[Records from a collection]
·····
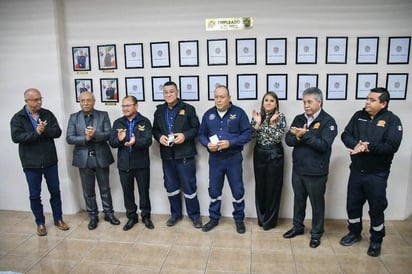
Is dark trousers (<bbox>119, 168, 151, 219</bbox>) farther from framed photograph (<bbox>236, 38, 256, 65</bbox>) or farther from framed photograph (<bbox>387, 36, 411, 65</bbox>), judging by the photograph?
framed photograph (<bbox>387, 36, 411, 65</bbox>)

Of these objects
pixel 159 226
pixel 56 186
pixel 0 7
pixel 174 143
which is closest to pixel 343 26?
pixel 174 143

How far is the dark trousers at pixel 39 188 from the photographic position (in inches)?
137

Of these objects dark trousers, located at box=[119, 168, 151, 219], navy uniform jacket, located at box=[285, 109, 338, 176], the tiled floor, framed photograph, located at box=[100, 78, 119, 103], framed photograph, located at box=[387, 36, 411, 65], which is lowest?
the tiled floor

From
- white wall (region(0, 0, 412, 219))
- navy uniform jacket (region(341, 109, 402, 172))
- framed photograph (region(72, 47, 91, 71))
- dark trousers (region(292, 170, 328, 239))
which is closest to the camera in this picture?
navy uniform jacket (region(341, 109, 402, 172))

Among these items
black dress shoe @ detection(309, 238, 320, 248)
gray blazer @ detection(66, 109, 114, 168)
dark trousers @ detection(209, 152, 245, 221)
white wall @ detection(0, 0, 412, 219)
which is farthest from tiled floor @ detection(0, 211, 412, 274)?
gray blazer @ detection(66, 109, 114, 168)

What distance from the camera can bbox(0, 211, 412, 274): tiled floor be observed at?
292cm

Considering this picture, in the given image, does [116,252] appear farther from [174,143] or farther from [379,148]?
[379,148]

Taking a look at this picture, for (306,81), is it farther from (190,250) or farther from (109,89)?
(109,89)

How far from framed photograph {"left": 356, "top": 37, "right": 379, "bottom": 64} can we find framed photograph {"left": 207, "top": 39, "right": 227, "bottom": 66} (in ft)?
4.78

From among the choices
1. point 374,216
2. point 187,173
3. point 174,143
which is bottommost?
point 374,216

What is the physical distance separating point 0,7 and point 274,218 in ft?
13.4

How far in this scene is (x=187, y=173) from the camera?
369 cm

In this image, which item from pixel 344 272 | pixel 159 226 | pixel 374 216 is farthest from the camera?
pixel 159 226

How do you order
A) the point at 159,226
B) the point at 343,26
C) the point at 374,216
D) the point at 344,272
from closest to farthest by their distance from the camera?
the point at 344,272, the point at 374,216, the point at 343,26, the point at 159,226
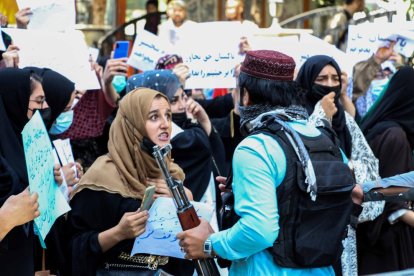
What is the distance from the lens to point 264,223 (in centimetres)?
331

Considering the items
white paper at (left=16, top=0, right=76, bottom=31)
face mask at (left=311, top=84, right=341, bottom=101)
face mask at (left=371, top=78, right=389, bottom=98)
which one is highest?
white paper at (left=16, top=0, right=76, bottom=31)

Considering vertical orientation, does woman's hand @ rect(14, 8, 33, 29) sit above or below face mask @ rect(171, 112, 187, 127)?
above

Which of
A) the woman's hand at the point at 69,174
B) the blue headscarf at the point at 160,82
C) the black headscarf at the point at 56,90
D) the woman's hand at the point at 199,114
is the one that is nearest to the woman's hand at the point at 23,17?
the black headscarf at the point at 56,90

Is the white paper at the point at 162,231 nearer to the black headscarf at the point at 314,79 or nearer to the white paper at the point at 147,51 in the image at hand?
the black headscarf at the point at 314,79

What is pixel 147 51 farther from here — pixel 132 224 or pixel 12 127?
pixel 132 224

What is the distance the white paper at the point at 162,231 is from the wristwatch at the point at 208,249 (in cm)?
66

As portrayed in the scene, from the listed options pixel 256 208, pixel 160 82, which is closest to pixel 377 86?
pixel 160 82

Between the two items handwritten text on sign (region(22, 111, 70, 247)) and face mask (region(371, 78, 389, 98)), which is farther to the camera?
face mask (region(371, 78, 389, 98))

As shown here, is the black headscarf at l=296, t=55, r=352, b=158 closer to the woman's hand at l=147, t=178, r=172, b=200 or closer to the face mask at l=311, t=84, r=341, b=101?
the face mask at l=311, t=84, r=341, b=101

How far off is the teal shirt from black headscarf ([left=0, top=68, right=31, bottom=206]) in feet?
3.18

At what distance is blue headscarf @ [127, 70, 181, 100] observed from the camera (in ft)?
18.2

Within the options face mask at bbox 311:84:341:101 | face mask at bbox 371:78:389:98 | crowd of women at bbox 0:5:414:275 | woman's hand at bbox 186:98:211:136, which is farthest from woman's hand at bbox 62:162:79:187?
face mask at bbox 371:78:389:98

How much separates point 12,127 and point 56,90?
42.2 inches

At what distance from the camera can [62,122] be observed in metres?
5.62
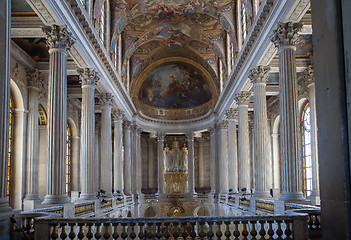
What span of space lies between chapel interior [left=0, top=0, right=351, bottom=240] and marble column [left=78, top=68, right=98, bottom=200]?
7 centimetres

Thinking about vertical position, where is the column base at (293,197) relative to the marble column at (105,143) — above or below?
below

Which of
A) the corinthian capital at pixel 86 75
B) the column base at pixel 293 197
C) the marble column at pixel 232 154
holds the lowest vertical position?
the column base at pixel 293 197

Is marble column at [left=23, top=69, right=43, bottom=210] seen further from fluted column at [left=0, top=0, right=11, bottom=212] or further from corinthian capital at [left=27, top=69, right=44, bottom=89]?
fluted column at [left=0, top=0, right=11, bottom=212]

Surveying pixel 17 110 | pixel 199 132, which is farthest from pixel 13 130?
pixel 199 132

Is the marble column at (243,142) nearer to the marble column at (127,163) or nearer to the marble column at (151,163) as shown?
the marble column at (127,163)

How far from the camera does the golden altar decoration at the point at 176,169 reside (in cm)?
4347

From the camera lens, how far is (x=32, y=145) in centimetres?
2247

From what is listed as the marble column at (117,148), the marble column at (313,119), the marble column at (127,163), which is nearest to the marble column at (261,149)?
the marble column at (313,119)

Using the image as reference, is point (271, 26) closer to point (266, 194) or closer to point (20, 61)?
point (266, 194)

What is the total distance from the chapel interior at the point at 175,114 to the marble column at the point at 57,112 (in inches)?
2.2

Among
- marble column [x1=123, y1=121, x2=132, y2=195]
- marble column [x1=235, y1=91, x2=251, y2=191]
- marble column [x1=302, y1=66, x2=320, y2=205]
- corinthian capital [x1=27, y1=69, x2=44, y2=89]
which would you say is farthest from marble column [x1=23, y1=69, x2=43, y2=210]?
marble column [x1=302, y1=66, x2=320, y2=205]

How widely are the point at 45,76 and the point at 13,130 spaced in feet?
14.0

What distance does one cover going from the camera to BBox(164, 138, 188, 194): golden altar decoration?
43.5m

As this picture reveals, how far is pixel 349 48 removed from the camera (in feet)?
14.8
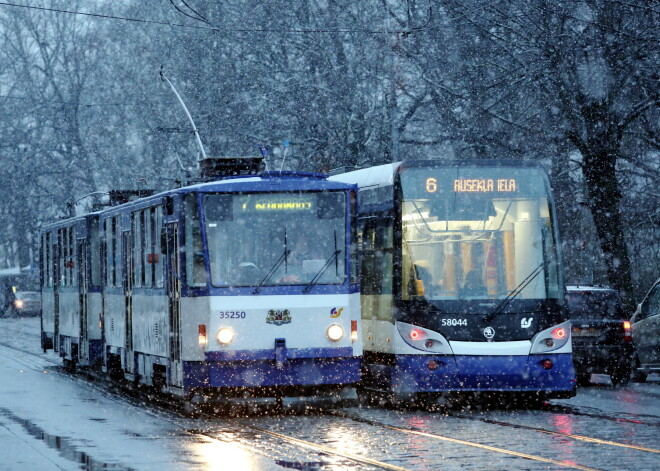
·····
● TASK TO COMPLETE: Copy out the lines of the listing above exactly, from the line with "What distance does" through the end of the listing, leaving out the pictures.

● EXERCISE ANSWER:
What distance does one cover going from the camera to BBox(164, 138, 188, 194): golden altar decoration?
43.5m

As this picture reveals, how far is pixel 349 48 removed from the camera (in feet)?
14.8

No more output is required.